▸ DOCUMENT TEXT

96. The Shetland islands produce a kind of sheep so small as seldom to exceed the weight of thirty or forty pounds. Their wool is sufficiently soft to be adapted even to clothing of the most delicate texture. A pair of stockings that were made of it were so fine as to be sold for six guineas. The skins of these sheep with the fleece on are capable of being converted into a fur of great value; and, when the wool is stripped from them, they are, as leather, peculiarly estimable for aprons, and are purchased by mechanics for this purpose at double the price of other skins of the same size.

97. It is to the breed called Dorsetshire sheep that the London markets are principally indebted for the house-lamb, which, at an early part of the season, bears so high a price. After the lambs are produced they are confined in small dark places, and never see the light, except when brought out to be fed by the ewes; and, at the times when thus brought out, their cabins are cleansed, and littered with fresh straw, as a great part of their value depends upon the cleanliness in which they are kept.

98. The mutton of the Heath sheep, a breed which is found in most of the north-western parts of England, and even as far as the western Highlands of Scotland, is accounted peculiarly excellent; and immense numbers of these sheep are annually sold at the north country fairs. The animals themselves are hardy and active, and well adapted to subsist in healthy and mountainous districts.

▸ WHAT YOU WILL DO
**A)** According to the passage on sheep breeds, what price did a pair of stockings made of Shetland wool fetch?
**B)** Write the next part of the passage on British sheep breeds, picking up after its final sentence.

▸ EXTRACTED MATERIAL
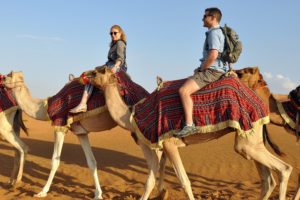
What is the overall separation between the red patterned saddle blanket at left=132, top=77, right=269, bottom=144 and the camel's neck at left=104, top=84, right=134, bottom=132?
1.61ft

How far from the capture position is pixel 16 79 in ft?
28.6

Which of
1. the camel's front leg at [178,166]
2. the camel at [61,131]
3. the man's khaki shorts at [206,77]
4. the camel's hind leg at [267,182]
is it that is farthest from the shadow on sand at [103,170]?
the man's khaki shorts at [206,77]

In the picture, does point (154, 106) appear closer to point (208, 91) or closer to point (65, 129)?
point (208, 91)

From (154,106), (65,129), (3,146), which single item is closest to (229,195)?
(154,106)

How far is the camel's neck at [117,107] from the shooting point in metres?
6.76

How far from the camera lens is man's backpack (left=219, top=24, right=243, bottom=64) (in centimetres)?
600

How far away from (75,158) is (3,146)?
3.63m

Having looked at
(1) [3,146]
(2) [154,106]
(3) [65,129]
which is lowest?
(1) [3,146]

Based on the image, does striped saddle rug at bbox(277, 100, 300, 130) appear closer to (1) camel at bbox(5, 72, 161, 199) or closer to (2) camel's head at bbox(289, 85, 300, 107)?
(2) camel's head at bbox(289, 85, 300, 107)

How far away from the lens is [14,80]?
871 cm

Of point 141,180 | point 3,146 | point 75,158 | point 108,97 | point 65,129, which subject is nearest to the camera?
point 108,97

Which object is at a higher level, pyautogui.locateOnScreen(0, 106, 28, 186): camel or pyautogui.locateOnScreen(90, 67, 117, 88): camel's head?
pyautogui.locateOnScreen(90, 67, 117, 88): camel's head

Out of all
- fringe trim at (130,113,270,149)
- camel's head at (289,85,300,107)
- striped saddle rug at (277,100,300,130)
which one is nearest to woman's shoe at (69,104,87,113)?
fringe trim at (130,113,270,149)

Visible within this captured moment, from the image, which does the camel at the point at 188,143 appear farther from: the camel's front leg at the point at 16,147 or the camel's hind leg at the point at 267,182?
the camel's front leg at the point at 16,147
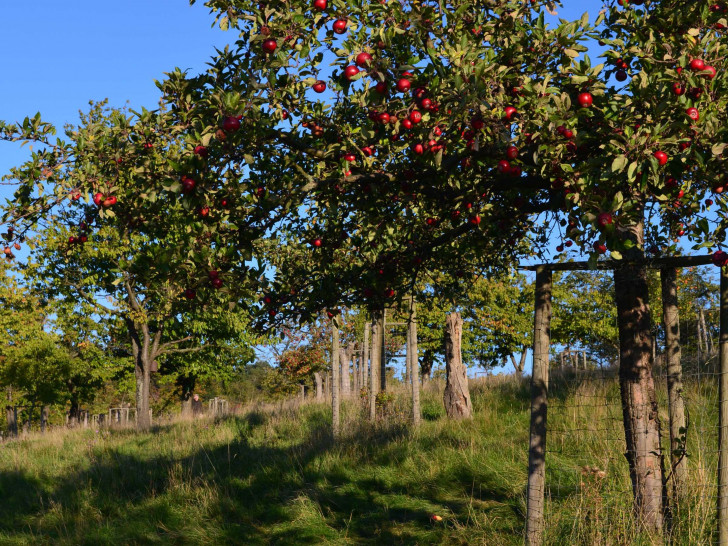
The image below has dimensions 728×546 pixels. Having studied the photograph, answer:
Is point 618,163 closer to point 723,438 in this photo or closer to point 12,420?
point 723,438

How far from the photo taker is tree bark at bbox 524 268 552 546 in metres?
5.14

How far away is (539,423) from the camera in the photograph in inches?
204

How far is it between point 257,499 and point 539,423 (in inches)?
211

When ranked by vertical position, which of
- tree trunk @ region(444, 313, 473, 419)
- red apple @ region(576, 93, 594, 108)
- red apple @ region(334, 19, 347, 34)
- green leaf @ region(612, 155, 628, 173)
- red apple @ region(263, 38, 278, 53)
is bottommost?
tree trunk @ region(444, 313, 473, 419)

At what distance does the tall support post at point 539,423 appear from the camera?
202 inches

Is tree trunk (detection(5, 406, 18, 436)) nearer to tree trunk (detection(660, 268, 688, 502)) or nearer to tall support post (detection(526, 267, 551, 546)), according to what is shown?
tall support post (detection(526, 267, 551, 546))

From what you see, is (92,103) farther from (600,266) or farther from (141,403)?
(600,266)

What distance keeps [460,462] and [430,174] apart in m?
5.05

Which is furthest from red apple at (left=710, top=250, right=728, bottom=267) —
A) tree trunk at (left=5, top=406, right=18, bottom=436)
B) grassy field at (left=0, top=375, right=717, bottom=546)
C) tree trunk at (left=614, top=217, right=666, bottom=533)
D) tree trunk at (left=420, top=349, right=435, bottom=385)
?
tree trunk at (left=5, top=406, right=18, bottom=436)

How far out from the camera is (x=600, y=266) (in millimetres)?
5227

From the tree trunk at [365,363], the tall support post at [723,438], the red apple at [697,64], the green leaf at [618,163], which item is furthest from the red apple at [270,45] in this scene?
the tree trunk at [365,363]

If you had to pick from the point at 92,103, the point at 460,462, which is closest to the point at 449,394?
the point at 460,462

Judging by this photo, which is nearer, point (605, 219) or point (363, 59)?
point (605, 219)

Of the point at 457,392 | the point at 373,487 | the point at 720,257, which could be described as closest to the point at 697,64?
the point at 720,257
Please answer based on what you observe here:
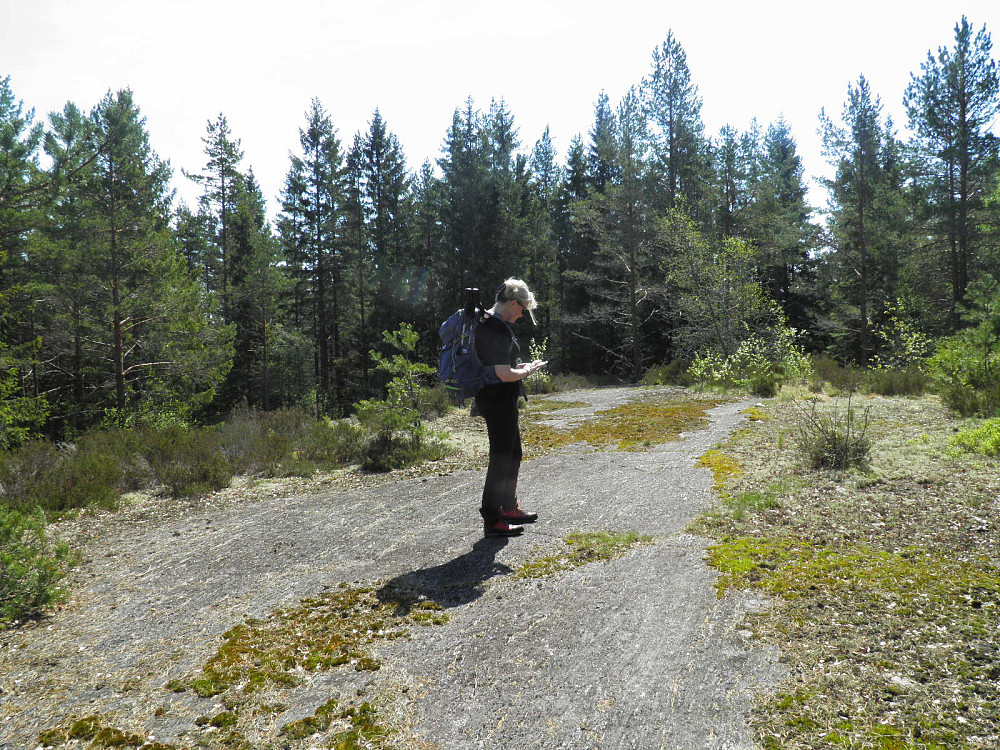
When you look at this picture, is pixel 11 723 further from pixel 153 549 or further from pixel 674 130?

▸ RESPONSES IN ORDER
**A)** Six guineas.

**B)**
99. MERINO SHEEP are a celebrated Spanish breed of sheep, with small horns, white face and legs, small bones, a loose skin hanging from the neck, the wool fine, the external part of the fleece dark brown in consequence of the dust adhering to it, the interior delicate white, and the skin of rosy hue.

The celebrity of this breed, for the production of a remarkably fine wool, has been such, that all the highest priced cloths manufactured in this country, until of late years, were made of Spanish wool. In the year 1787 some of these sheep were first introduced into England. And, although it was formerly a prevailing opinion that the excellence of their fleece depended, in a great degree, upon the temperature of the Spanish climate, it has been satisfactorily ascertained that the fineness of Spanish wool is not in the slightest degree impaired by breeding the sheep in this country. Even in Hungary sheep of this kind have, for many years, been so successfully reared, that much of the fine wool used in our clothing countries has been imported from thence. The average weight of the Merino fleece is about three pounds and half. It has lately been a great object of attention in England to improve our own breeds, particularly the Ryeland, by a mixture with merinos, and this cross breed is stated to retain all the principal characteristics of the Spanish race. The mutton of these sheep, for size and flavour, is much in demand, and sells in the market at a higher price than that of most other kinds of sheep.

100. The BROAD-TAILED SHEEP are a very remarkable kind of sheep, distinguished by their tails being extremely large, and so long as sometimes to drag upon the ground.

They are found in several parts of Persia, Syria, Egypt, and other eastern countries.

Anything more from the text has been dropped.